Problem
Repeat exactly the lines from the one containing "From the scene" through the last line of the records below, both included, and nothing else.

Data for this task
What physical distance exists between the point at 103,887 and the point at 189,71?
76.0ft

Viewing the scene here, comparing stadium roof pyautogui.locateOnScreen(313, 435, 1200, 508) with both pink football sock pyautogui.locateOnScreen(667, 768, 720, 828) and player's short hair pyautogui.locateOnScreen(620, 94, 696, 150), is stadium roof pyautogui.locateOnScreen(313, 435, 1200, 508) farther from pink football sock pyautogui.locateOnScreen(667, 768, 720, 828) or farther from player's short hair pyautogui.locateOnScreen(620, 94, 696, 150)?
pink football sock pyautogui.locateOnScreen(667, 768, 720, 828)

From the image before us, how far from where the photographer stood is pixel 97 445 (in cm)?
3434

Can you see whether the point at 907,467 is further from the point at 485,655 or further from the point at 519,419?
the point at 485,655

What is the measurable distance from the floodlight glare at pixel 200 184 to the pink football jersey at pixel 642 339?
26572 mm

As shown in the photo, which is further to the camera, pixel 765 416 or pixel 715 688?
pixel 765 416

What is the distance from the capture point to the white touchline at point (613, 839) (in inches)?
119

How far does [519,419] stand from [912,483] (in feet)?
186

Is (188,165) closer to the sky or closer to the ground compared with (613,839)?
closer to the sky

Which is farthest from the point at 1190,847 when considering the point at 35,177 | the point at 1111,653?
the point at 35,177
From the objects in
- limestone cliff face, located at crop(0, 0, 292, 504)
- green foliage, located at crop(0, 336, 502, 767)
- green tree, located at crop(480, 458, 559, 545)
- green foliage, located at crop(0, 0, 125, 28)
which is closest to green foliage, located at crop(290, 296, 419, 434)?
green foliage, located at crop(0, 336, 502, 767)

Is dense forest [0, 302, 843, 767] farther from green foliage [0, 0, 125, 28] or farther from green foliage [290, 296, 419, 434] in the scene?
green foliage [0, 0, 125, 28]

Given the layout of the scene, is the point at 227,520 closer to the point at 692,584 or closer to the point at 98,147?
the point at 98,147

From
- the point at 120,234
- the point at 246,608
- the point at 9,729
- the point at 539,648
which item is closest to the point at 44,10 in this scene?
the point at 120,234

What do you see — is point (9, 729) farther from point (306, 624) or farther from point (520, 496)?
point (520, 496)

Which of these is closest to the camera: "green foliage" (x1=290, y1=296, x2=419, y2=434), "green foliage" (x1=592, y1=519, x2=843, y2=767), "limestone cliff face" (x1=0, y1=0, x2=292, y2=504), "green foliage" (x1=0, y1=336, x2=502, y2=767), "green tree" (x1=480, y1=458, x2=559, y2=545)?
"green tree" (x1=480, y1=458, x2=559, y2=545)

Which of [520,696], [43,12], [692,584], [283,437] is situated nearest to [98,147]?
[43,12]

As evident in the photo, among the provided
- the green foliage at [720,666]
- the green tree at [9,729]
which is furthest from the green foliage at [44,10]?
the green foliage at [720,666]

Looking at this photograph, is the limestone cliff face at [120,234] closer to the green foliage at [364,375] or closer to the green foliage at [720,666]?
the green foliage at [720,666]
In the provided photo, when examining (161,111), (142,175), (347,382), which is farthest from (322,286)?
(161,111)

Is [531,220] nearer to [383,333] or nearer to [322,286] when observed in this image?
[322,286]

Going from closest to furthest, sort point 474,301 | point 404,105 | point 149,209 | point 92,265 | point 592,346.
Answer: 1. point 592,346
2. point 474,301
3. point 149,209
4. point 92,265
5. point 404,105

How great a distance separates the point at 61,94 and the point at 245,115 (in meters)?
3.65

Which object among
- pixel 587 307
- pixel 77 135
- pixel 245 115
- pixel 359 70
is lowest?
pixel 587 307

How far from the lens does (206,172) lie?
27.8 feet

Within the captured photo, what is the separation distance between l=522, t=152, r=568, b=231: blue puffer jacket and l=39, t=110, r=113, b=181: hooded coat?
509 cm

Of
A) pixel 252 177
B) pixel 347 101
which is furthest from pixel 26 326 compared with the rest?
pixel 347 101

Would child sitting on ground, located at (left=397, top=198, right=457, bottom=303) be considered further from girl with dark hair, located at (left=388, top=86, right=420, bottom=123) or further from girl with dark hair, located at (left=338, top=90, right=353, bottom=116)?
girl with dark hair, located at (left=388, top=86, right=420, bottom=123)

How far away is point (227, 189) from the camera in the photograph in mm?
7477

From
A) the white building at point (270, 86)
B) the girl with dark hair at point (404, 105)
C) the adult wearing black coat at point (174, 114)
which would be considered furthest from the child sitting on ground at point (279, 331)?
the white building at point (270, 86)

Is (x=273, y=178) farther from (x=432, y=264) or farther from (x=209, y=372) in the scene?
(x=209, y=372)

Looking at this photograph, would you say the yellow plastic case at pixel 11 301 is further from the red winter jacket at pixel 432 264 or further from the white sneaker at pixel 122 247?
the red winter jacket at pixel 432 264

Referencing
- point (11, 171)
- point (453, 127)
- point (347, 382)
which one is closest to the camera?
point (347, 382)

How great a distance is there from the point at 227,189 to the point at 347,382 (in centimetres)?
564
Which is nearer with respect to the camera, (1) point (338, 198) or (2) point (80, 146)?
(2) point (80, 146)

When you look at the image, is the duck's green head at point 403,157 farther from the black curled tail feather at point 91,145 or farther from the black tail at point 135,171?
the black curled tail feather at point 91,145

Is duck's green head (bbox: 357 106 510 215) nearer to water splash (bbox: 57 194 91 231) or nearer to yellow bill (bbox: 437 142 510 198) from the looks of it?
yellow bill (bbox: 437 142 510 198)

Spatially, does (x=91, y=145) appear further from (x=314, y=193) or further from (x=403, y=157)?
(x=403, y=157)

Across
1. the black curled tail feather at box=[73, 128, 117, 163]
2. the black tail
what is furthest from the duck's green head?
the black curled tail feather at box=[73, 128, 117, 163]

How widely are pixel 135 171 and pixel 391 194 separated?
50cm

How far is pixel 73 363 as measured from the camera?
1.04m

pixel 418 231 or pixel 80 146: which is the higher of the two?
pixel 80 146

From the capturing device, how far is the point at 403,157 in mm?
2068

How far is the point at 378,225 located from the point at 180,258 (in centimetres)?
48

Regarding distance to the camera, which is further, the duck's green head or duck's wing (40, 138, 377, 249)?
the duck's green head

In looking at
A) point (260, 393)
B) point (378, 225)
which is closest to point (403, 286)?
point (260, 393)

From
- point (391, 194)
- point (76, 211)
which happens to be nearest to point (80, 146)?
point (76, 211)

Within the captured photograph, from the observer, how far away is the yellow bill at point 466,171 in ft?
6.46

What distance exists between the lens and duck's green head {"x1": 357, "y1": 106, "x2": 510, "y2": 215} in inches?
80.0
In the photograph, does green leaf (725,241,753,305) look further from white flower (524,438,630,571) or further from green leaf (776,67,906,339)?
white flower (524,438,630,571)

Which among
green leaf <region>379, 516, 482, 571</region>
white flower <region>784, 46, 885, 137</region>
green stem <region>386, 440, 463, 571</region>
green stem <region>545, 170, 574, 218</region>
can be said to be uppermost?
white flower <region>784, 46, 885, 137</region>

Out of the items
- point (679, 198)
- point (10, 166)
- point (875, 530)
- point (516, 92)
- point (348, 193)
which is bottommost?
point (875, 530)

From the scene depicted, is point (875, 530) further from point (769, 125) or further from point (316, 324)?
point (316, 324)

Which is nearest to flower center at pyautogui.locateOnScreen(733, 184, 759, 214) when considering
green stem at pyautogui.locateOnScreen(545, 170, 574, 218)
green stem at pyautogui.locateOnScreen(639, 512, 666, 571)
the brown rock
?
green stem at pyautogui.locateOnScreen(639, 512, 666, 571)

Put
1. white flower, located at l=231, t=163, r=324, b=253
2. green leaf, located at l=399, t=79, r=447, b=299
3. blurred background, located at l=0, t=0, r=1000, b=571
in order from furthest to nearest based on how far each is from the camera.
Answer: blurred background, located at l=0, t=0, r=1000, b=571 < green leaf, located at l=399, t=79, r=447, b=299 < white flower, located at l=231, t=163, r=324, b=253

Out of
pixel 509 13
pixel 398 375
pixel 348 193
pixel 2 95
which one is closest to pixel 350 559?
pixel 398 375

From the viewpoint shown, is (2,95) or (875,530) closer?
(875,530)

Solved problem
From the scene depicted, is point (875, 530) further from point (769, 125) or further from point (316, 324)?
point (316, 324)

Which is nearest to flower center at pyautogui.locateOnScreen(733, 184, 759, 214) when considering
green stem at pyautogui.locateOnScreen(545, 170, 574, 218)
green stem at pyautogui.locateOnScreen(639, 512, 666, 571)
the brown rock
?
green stem at pyautogui.locateOnScreen(639, 512, 666, 571)

Put
1. white flower, located at l=231, t=163, r=324, b=253
2. green leaf, located at l=399, t=79, r=447, b=299
3. blurred background, located at l=0, t=0, r=1000, b=571
in order from furthest to nearest based on how far each is from the camera.
Answer: blurred background, located at l=0, t=0, r=1000, b=571 < green leaf, located at l=399, t=79, r=447, b=299 < white flower, located at l=231, t=163, r=324, b=253

Out of
pixel 509 13
pixel 398 375
pixel 348 193
pixel 2 95
which one is closest to pixel 350 559?
pixel 398 375

From the viewpoint shown, is (2,95) or (875,530) closer?
(875,530)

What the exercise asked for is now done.